Porous SiC ceramics bonded with mullite MBS of fractional porosity (epsilon) of 0.29-0.56, average pore size (d(pore)) of 5-11 mu m, flexural strength (sigma) of 9-34 MPa, and elastic modulus (E) of 7-28 GPa] and cordierite (CBS with epsilon of 0.33-0.72, d(pore) of 6-50 mu m, sigma of 5-54 MPa, and E of 6-42 GPa) were prepared by heating in air at 1350-1500 degrees C compacts of desired amounts of SiC, Al2O3, and MgO powders and petroleum coke dust as the pore former. Air permeation behavior of well-characterized samples was studied with fluid superficial velocity (v(s)) from 0.08 to 1.0 m s(-1) and at RT to 750 degrees C. The Darcian (k(1)) and non-Darcian (k(2)) permeability coefficients were evaluated by fitting the Forchheimer's equation to experimental pressure drop-superficial velocity data. Porosity dependence of permeability coefficients was explained in terms of structural characteristics. Changes in pressure drop experienced by the porous ceramics at high temperatures were explained by temperature dependence of permeability coefficients and variation of fluid properties.
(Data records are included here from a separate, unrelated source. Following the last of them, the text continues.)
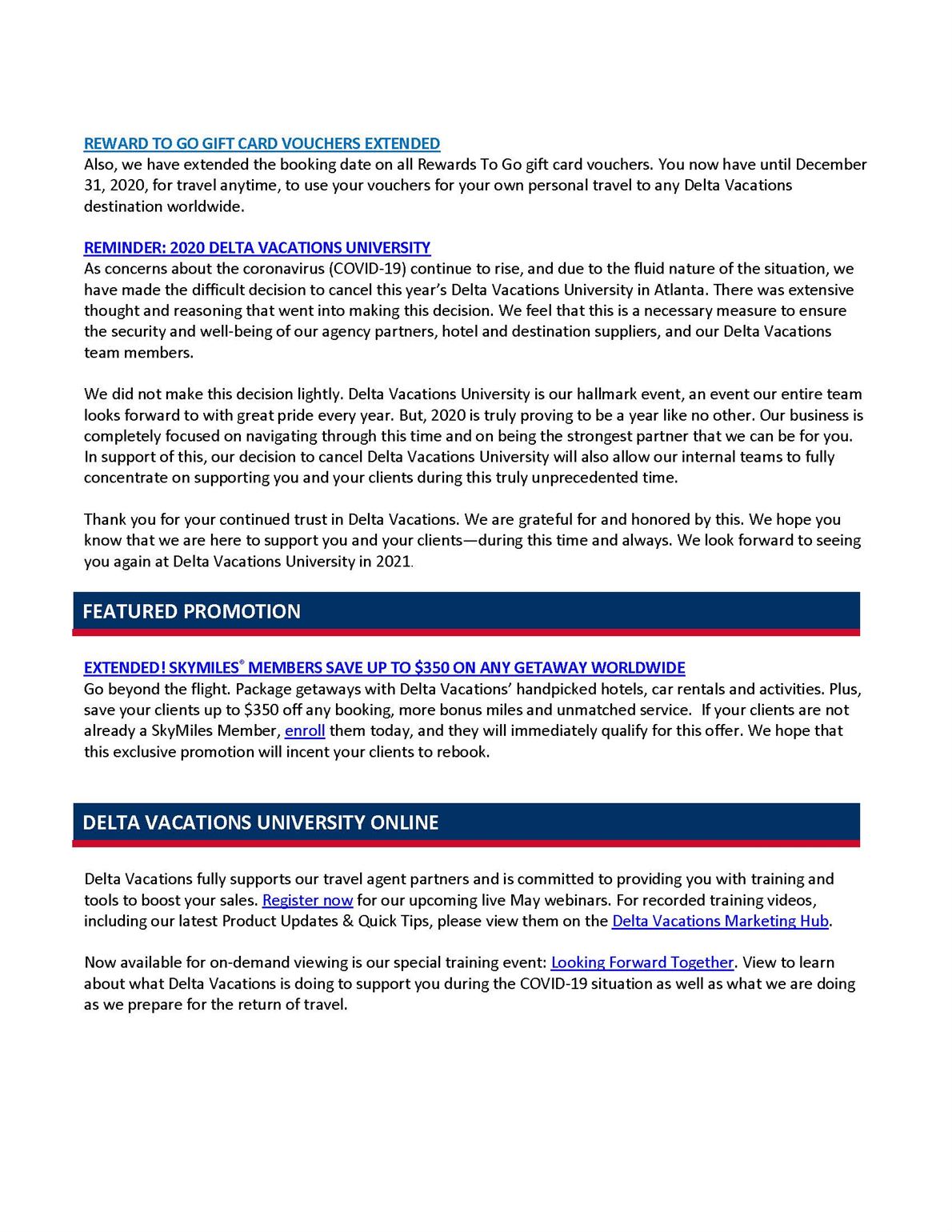 REWARD TO GO GIFT CARD VOUCHERS EXTENDED
Also, we have extended the booking date on all Rewards To Go gift card vouchers. You now have until December 31, 2020, for travel anytime, to use your vouchers for your own personal travel to any Delta Vacations destination worldwide.

REMINDER: 2020 DELTA VACATIONS UNIVERSITY
As concerns about the coronavirus (COVID-19) continue to rise, and due to the fluid nature of the situation, we have made the difficult decision to cancel this year's Delta Vacations University in Atlanta. There was extensive thought and reasoning that went into making this decision. We feel that this is a necessary measure to ensure the security and well-being of our agency partners, hotel and destination suppliers, and our Delta Vacations team members.

We did not make this decision lightly. Delta Vacations University is our hallmark event, an event our entire team looks forward to with great pride every year. But, 2020 is truly proving to be a year like no other. Our business is completely focused on navigating through this time and on being the strongest partner that we can be for you. In support of this, our decision to cancel Delta Vacations University will also allow our internal teams to fully concentrate on supporting you and your clients during this truly unprecedented time.

Thank you for your continued trust in Delta Vacations. We are grateful for and honored by this. We hope you know that we are here to support you and your clients—during this time and always. We look forward to seeing you again at Delta Vacations University in 2021.

FEATURED PROMOTION

EXTENDED! SKYMILES® MEMBERS SAVE UP TO $350 ON ANY GETAWAY WORLDWIDE
Go beyond the flight. Package getaways with Delta Vacations' handpicked hotels, car rentals and activities. Plus, save your clients up to $350 off any booking, more bonus miles and unmatched service. If your clients are not already a SkyMiles Member, enroll them today, and they will immediately qualify for this offer. We hope that this exclusive promotion will incent your clients to rebook.

DELTA VACATIONS UNIVERSITY ONLINE

Delta Vacations fully supports our travel agent partners and is committed to providing you with training and tools to boost your sales. Register now for our upcoming live May webinars. For recorded training videos, including our latest Product Updates & Quick Tips, please view them on the Delta Vacations Marketing Hub.

Now available for on-demand viewing is our special training event: Looking Forward Together. View to learn about what Delta Vacations is doing to support you during the COVID-19 situation as well as what we are doing as we prepare for the return of travel.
Collection efficiency (E-overall) of filter ceramics operating on removal of solid NaCl nanoaerosol particles (of 7-300 nm size) was determined from particle counts before and after filtration at v(s) = 0.05-0.10 m s(-1). Experimental results showed variation of E-overall from 96.7 to 99.9% for change of epsilon from 0.56 to 0.68. The size-selective fractional collection efficiency at different porosity levels was derived using the well-known single-collector efficiency model considering some boundary conditions and the model data were validated with experimental results. The test results were used to examine the applicability of the filter ceramics in nanoparticle aerosol filtration processes.